▸ **Information supplied**

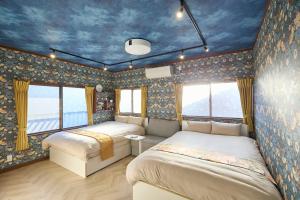 沼津Numazu Sparkle的一间卧室设有两张床和蓝色的天花板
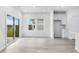 Bright living area, featuring white cabinets and wood look floors and access to the yard at 7004 Watercress St, Myrtle Beach, SC 29579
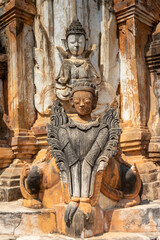 Ancient guardian statue at pagoda field in Sagar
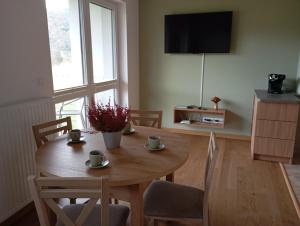 a dining room with a table with chairs and a television at Górski Wypoczynek in Szczawnica +23 photos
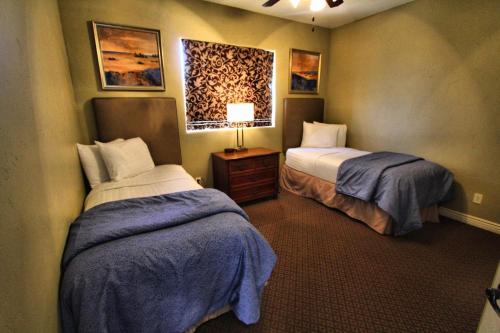 a hotel room with two beds and a lamp at Canyon Villas at Coral Ridge in Washington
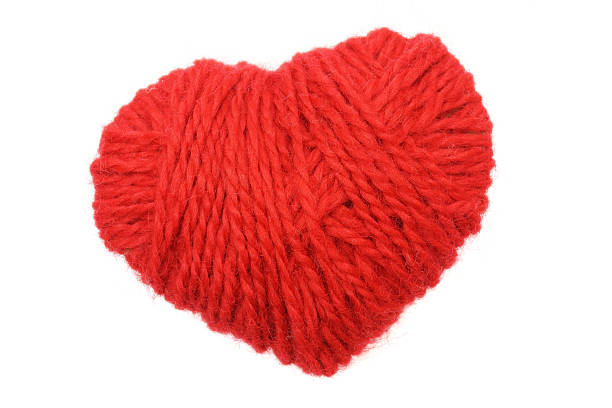 istock Yarn of wool in heart shape symbol 465944707
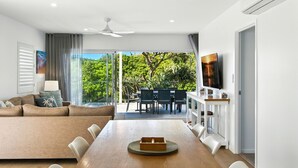 A modern living room with a large sofa, dining table, and chairs. There is a TV mounted on the wall and a ceiling fan. The room has large windows with a view of greenery outside.
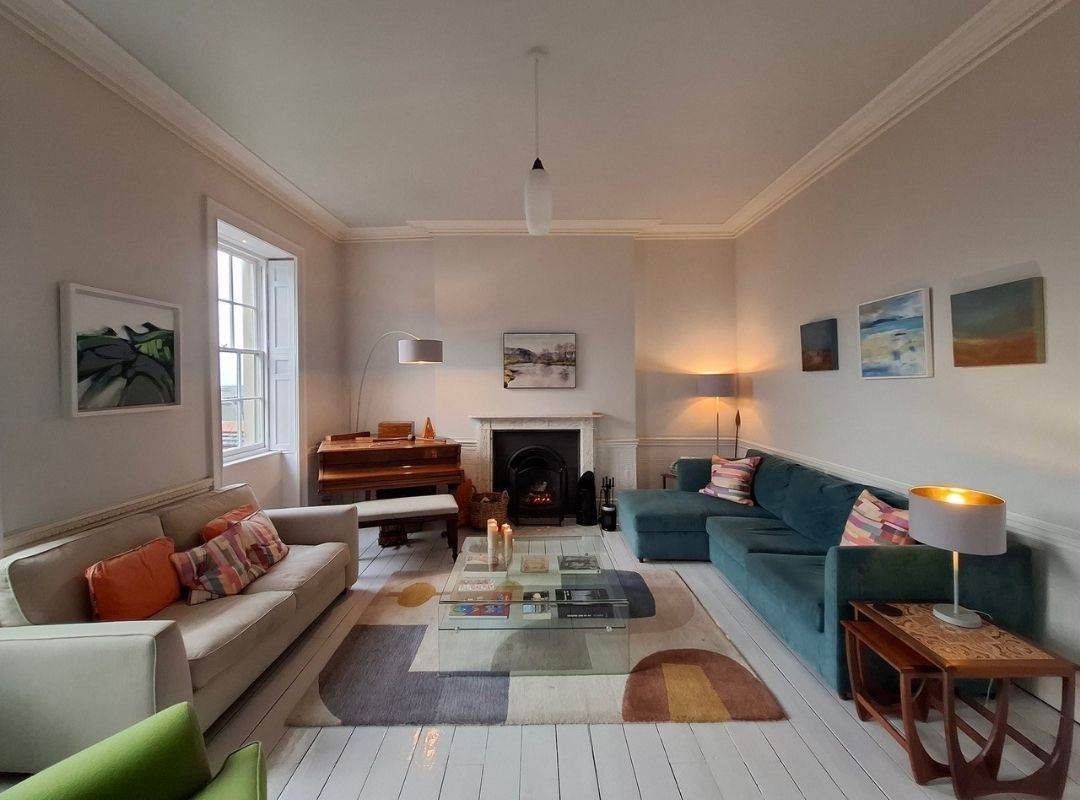 A room filled with luxurious furniture and artwork hanging on the walls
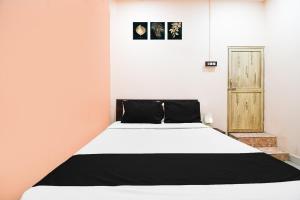 a bedroom with a large white bed in it at Super Hotel O Sofitel Hotel in Dhanbād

▸ **What is required**
Copy the records line for line, from the first line through the line containing "a dining room", and leave out the picture markers.

▸ **Problem solution**
 沼津Numazu Sparkle的一间卧室设有两张床和蓝色的天花板
 Bright living area, featuring white cabinets and wood look floors and access to the yard at 7004 Watercress St, Myrtle Beach, SC 29579
 Ancient guardian statue at pagoda field in Sagar
 a dining room with a table with chairs and a television at Górski Wypoczynek in Szczawnica +23 photos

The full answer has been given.